Company Sergeant Major Edward Brooks VC (11 April 1883 – 26 June 1944) was a British Army soldier and an English recipient of the Victoria Cross (VC), the highest and most prestigious award for gallantry in the face of the enemy that can be awarded to British and Commonwealth forces.

==Details==
Edward Brooks was born in Oakley, Buckinghamshire, on 11 April 1883 and baptised in Oakley Church on 20 January 1884. He was one of twelve children of Thomas (born in Oakley in 1855) and Selina Brooks (born in Halesowen, Worcestershire in 1857).

He was 34 years old, and a Company Sergeant Major in the 2/4th Battalion, Oxfordshire and Buckinghamshire Light Infantry, British Army during the First World War when the following deed took place for which he was awarded the VC.

On 28 April 1917 at Fayet, near Saint-Quentin, France, Company Sergeant-Major Brooks, while taking part in a raid on the enemy's trenches, saw that the front wave was being checked by an enemy machine gun. On his own initiative he rushed forward from the second wave, killed one of the gunners with his revolver and bayoneted another. The remainder of the gun crew then made off, leaving the gun, whereupon the company sergeant-major turned it on the retreating enemy, after which he carried it back to Allied lines.

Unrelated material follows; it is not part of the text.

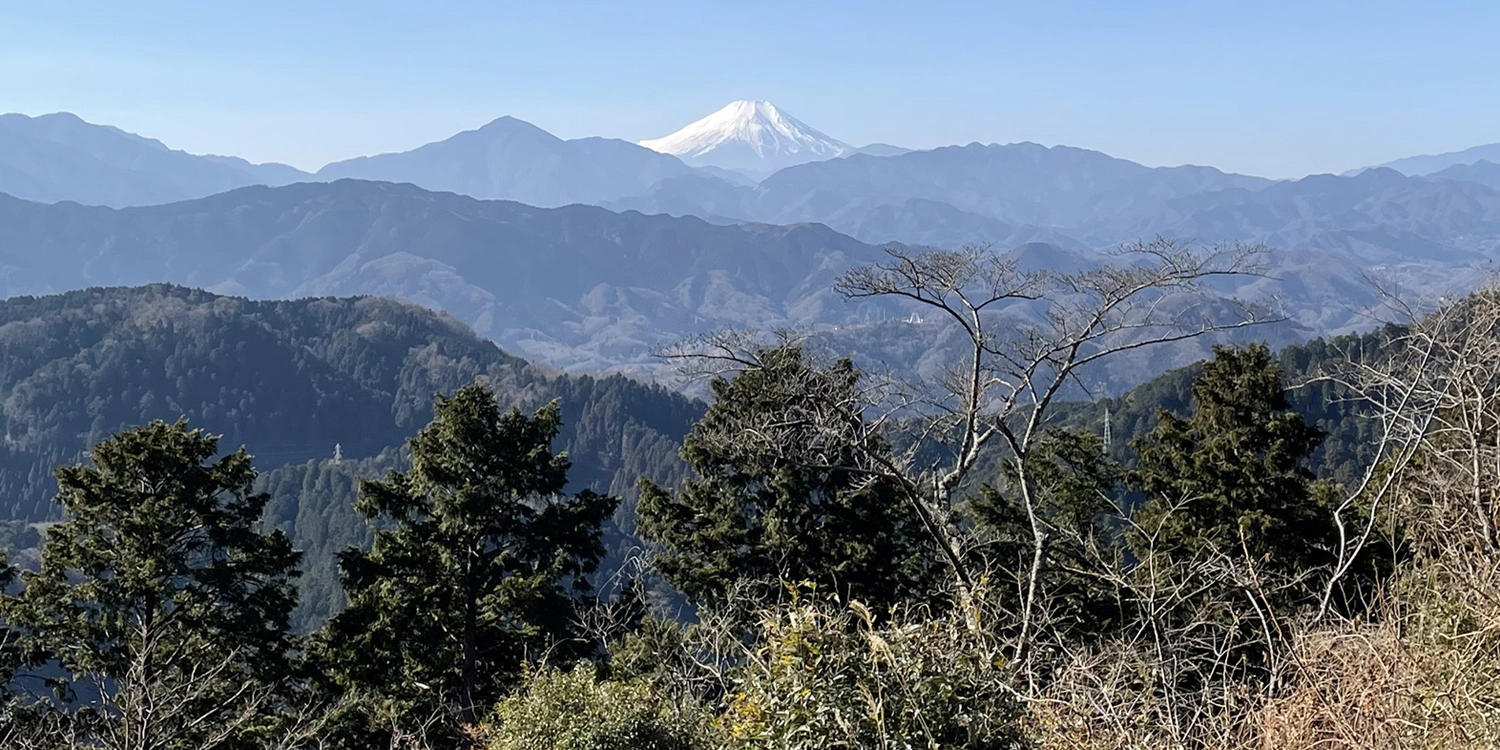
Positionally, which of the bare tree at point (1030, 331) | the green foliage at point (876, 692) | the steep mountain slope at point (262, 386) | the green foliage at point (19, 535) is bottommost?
the green foliage at point (19, 535)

His courageous action undoubtedly prevented many casualties and greatly added to the success of the operation.

Brooks received his Victoria Cross from the King on 18 July 1917, and on his return to Oxford was met at the railway station by the Mayor and Corporation and driven in a carriage preceded by the Headington Silver Band to Headington. After a presentation at Headington Manor House he returned to his home at 16 Windsor Street.

An Oxfordshire blue plaque was unveiled on his Headington home on 29 July 2017. He is also named prominently on the front panel of the plinth unveiled at the new student accommodation in James Wolfe Road, Oxford on 16 August 2019 at the site of Cowley Barracks.

==Medal==
His VC is displayed at the Royal Green Jackets (Rifles) Museum, Winchester, England.

==Bibliography==
- Gliddon, Gerald (2012). "Arras and Messines 1917"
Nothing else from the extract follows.